Two other ways to increase coverage are context clustering and word clustering. Both of them pertain to the task of attribuing specific meanings, or senses, to a word, so they are both related to the task of word-disambiguation. The former is aimed at clustering the contexts in which the target word occurs, the latter at clustering the words which are related to the target word. It seems to me that a proper use of these two methods could increase coverage without increasing the number of words. But it’s all a bit above my head for now.
A way to increase coverage is thorugh stemming. In the above preprocess function, I deliberately commented off the command < tm_map(myCorpus, stemDocument) >, which would have stemmed the words in my training file to their semantic root. Stemming has the great advantage that, for instance, it turns the noun “stop” and the verb “stopped” into the same word: “stop.” So, yes, it increases coverage by decreasing the number of words needed to cover a certain desired ratio of the language. But stemming suffers from a serious disadvantage in word prediction, which is the main goal of this stepstone project.

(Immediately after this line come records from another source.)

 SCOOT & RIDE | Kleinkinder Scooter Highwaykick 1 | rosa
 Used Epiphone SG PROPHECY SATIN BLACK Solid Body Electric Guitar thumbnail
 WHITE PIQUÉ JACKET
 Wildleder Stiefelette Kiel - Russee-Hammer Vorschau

I mean, if you want to know what comes next after “I stopped by the,” it is unlikely that my application would give you a good result if the verb “to stop” never appeared in my data set in the guise of a past tense form.

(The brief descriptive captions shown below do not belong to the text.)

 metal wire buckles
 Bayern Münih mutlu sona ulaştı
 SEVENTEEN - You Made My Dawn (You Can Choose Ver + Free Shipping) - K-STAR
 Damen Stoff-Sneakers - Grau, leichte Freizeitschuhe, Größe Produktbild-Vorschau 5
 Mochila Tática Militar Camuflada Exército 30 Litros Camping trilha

Lastly, the second part of this capstone project entails implementing a next-word prediction algorithm and display the result in a Shiny app. For my algorithm, I plan to rely on the Markov Chain principle, which enables one to disregard the overall semantic and contextual history of the queried phrase, relying instead on the most recent semantic history conveyed by bi-grams and tri-grams. Secondly, I plan to rely on the backoff principle, which enables one to switch back to shorter n-grams when the longer n-grams (my longest n-grams will be tri-grams) do not provide predictive results. Thirdly, in the light of the Kneser-Ney smoothing paradigm, designed to counter data sparsity via discounting (i.e. by attributing lower probability to n-grams present in the language [aka corpus] and some small probability to n-grams absent from it), I plan to increase the range of my available n-grams by the adoption of “wild cards.” A wild card is equivalent to “any word” (in my case, any word from the language [or corpus])." More specifically, in my quest for the next-word, I’ll first check if there are any tri-grams whose first two words correspond to the last two words of the queried phrase. If yes, I’ll select, as my predicted word, the last word from the tri-gram with the highest probability. If not, I’ll check if there are any tri-grams whose first word is a wild card and whose second word corresponds to the last word of the queried phrase. If yes, the third word from the most likely of these tri-grams (which to all intents and purposes are the bi-gams from my corpus) will provide my predicted word. If not, I’ll switch to examining the tri-grams whose middle word is a wild card. And so on, consistently with the backoff principle.